Of all the musical collaborations that come to mind, none is as both as lovely and as rambunctious as Mermaid Avenue, the album Billy Bragg and Wilco recorded of music they set to the lyrics of the greatest folkie of them all, Woody Guthrie. It never fails to move me, or do a silly dance as Jeff Tweedy sings in the great “Hoodoo Voodoo.” Kindred spirits, Bragg and Wilco achieve an amazing feat; they provide ingenious musical settings for songs that Guthrie, who’d written the lyrics, was too sick to write music for due to the physical impairments of Huntington’s Disease.
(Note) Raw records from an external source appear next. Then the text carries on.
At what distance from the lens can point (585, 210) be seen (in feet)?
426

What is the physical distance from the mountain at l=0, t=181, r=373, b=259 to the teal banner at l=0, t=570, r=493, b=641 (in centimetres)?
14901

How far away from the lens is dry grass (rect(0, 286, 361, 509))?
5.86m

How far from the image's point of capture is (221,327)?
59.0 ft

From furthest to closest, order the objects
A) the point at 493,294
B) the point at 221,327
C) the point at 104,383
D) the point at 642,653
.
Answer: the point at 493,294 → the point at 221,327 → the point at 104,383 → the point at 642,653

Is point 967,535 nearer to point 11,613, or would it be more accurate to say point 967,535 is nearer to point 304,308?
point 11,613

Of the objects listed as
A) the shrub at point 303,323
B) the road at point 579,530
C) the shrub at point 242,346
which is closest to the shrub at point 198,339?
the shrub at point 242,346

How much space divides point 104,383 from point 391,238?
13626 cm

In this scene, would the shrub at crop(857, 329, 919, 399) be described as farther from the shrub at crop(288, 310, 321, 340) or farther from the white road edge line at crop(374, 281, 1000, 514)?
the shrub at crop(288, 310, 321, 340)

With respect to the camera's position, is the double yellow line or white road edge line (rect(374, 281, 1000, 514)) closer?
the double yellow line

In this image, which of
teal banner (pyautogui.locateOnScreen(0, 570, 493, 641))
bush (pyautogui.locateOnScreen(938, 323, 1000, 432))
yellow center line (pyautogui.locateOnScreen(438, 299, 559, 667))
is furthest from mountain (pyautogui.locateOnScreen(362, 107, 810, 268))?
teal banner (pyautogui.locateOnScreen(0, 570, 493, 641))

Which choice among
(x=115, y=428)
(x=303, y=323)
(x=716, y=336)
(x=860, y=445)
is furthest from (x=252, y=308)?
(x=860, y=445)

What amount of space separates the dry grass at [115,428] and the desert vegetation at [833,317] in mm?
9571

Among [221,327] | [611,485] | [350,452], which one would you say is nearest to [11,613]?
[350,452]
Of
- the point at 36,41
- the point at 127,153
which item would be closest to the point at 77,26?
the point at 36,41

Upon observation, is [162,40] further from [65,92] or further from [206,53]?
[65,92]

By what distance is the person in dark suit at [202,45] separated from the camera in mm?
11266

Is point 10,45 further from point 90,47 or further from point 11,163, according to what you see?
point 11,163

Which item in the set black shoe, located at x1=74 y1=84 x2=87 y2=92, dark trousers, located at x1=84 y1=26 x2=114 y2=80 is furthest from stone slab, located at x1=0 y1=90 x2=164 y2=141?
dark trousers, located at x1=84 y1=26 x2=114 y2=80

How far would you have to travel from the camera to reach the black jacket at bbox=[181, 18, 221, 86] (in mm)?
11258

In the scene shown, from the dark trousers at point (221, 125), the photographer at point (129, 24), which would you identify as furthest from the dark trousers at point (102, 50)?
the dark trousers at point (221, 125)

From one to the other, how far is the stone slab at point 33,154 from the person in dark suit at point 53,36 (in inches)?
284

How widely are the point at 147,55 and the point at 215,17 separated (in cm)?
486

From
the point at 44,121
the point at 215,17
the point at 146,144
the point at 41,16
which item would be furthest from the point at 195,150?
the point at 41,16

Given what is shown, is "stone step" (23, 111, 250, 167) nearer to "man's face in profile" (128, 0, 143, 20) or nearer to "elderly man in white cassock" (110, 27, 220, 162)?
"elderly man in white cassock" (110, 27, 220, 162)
It’s truly a masterpiece this one, and never fails to remind me of E.M. Cioran’s comment that “What is not heartrending is superfluous, at least in music.”
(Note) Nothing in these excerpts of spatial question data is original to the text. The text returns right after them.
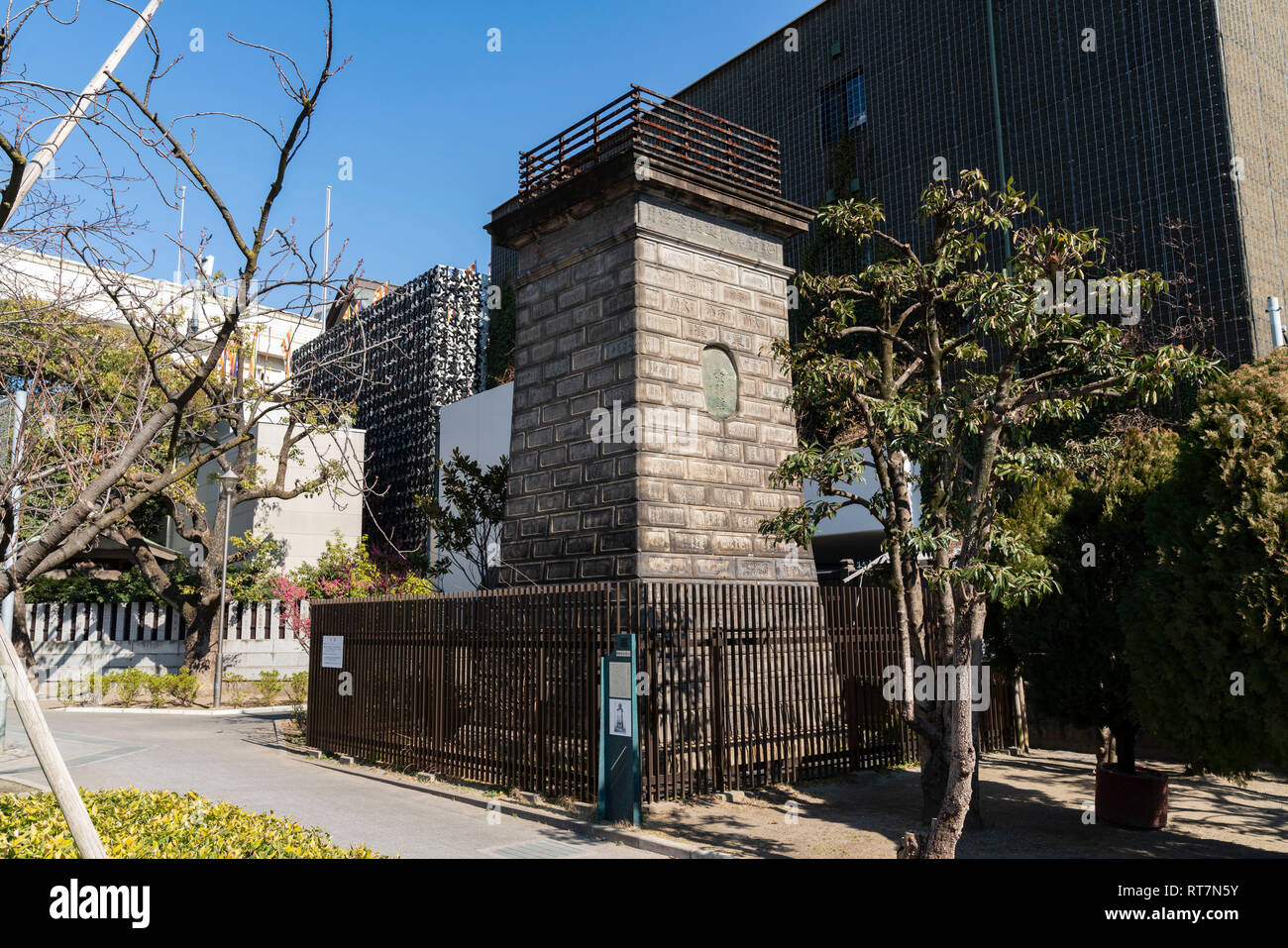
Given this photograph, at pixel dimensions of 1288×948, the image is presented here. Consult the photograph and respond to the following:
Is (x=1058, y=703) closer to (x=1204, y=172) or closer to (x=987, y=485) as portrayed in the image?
A: (x=987, y=485)

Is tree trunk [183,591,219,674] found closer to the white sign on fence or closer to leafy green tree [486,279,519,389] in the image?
the white sign on fence

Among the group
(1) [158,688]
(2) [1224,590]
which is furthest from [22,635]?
(2) [1224,590]

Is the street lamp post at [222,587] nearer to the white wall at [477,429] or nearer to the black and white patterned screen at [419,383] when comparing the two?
the white wall at [477,429]

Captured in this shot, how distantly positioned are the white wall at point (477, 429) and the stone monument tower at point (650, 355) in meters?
11.1

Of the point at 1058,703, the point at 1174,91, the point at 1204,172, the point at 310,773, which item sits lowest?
the point at 310,773

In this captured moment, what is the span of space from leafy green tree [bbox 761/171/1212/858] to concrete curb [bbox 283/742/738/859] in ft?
7.70

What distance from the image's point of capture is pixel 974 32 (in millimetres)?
20938

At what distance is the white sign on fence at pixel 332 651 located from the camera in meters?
14.5

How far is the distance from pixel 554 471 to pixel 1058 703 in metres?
7.08

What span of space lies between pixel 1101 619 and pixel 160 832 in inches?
347

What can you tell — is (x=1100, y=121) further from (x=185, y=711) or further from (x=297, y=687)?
(x=185, y=711)

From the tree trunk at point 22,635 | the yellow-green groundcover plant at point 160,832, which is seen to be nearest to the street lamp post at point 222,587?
the tree trunk at point 22,635

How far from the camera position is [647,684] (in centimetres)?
999
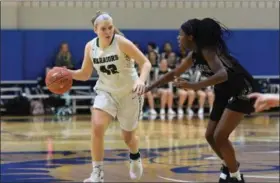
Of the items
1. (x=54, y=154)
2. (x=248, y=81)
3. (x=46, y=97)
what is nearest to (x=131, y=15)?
(x=46, y=97)

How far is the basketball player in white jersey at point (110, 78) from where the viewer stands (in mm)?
6816

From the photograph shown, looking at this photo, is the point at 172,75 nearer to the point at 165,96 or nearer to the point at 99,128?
the point at 99,128

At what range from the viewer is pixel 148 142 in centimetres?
1255

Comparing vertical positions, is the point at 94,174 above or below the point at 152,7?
below

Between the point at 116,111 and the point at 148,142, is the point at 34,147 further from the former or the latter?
the point at 116,111

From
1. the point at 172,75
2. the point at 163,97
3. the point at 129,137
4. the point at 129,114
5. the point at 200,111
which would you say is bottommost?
the point at 200,111

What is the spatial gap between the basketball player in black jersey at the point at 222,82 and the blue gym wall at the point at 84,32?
11502 mm

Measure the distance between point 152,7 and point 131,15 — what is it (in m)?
0.68

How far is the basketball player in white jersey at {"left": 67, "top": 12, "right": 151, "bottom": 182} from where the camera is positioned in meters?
6.82

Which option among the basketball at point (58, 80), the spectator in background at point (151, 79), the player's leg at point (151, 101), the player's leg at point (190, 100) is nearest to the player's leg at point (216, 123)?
the basketball at point (58, 80)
It was Nora Guthrie, Woody’s father, who offered the lyrics to radical folk singer Billy Bragg, who went to Wilco about recording an album. The sessions ended up being stormy; Wilco’s Jay Bennett felt that Bragg’s musical settings were too ornate, and there was a falling out. Bennett called Bragg about re-recording some of Bragg’s recordings, to which the Englishman replied, “”You make your record, and I’ll make mine, fucker.” But things were finally settled, and I’m of the opinion that Bennett overreacted; the songs sound all of a piece, like a latter-day Basement Tapes.
From the wild opener, “Walt Whitman’s Niece,” a raucous and harmonica-fueled tune featuring group vocals and a spoken section by Bragg about a run-in with a woman who claimed to be Walt Whitman’s niece to the sublimely beautiful “California Stars,” the album will make you dizzy with joy from the start. “California Stars” boasts an ethereal melody that will make you swoon, some lovely piano and guitar, and Wilco’s Jeff Tweedy on vocals. He wants to make lay his head on a bed of California stars, and violinist Eliza Carthy helps provide the beautiful sound that makes the song altogether irresistible. That and Jay Bennett’s piano, and lots of guitars. One of my favorite songs of all time, this one.